Currently, non-bank lenders are making cash-out refinance mortgage loans guaranteed by the Federal Housing Administration (FHA) and Veterans Administration (VA) to cash-strapped homeowners – particularly low wealth and veteran borrowers and those in communities of color. It gives low-income families a quick influx of cash but also leaves them with a mortgage that’s more expensive than the one they had before the refi.
Researchers say that “raises concerns that government-guarantee policies are promoting the use of ‘the house as an ATM’ by lower-wealth, cash-constrained buyers.”
CRL and AEI found about 13,000 FHA and VA cash-out refinances per month, which would translate to about 160,000 over the next year if the pace continues.
To add to the problem, the composition of FHA and VA cash-out refinance borrowers has shifted over the past two years to approve lower FICO score borrowers: The average FICO score for an FHA cash-out refinance loan dropped from 671 to 637, while the average FICO score of borrowers obtaining a VA cash-out refinance loan fell from 730 to 675.
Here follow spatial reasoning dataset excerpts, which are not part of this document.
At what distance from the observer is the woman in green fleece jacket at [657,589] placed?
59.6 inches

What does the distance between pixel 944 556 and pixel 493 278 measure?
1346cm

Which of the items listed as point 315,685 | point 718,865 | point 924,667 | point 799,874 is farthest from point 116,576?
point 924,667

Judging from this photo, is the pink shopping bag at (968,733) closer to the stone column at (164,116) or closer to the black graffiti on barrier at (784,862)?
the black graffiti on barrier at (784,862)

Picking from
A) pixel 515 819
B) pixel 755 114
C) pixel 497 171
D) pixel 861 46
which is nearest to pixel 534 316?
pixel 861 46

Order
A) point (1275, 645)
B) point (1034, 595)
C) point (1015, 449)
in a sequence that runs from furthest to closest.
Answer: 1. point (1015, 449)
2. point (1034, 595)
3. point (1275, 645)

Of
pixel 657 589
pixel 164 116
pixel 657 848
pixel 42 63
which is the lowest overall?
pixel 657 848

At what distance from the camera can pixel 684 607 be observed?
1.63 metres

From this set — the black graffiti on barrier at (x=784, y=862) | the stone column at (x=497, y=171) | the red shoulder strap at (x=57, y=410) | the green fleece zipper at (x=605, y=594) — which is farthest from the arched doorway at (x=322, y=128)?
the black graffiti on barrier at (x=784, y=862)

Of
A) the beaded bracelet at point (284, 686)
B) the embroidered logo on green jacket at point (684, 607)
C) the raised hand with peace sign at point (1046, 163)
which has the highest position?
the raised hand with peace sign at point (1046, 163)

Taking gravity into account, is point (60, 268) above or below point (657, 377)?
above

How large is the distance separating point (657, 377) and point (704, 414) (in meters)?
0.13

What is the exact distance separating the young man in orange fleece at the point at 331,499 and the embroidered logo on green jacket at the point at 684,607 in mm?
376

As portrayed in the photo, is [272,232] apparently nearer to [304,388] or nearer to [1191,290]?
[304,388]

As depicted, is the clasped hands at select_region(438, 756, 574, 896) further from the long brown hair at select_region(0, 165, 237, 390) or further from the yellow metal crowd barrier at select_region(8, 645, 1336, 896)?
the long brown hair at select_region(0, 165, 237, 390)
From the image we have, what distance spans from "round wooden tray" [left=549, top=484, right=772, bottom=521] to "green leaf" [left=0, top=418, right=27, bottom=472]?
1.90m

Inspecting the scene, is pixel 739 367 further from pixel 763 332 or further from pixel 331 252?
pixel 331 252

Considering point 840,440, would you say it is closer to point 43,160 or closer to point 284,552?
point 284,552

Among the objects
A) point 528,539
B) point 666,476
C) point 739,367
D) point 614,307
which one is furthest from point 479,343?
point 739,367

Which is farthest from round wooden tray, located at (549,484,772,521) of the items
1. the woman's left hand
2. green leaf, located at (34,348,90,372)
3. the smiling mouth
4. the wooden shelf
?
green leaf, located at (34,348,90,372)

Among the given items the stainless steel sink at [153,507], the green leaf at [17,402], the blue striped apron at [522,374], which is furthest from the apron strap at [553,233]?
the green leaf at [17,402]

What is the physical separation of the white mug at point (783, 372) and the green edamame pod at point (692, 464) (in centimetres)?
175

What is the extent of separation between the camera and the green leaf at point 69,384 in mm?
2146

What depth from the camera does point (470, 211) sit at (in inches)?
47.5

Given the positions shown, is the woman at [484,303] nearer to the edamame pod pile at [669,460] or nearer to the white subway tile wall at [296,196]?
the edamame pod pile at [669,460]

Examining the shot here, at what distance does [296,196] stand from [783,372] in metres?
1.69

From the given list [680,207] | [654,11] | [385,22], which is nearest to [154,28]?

Financial trap of cash-out refinances
“A broader availability of HELs (home equity loans) and HELOCs (home equity lines of credit) at risk-based, market interest rates will save consumers money and preserve their equity while opening up a new line of business for financial institutions,” says Ed Pinto, director of the AEI Housing Center.
“Even at interest rates closer to credit card rates, HEL and HELOC loans allow FHA or VA borrowers to access their home equity at a lower overall cost than the cash-out refinance loans currently being marketed by non-bank lenders.”
AEI offers a cash-out refinance explainer video on YouTube.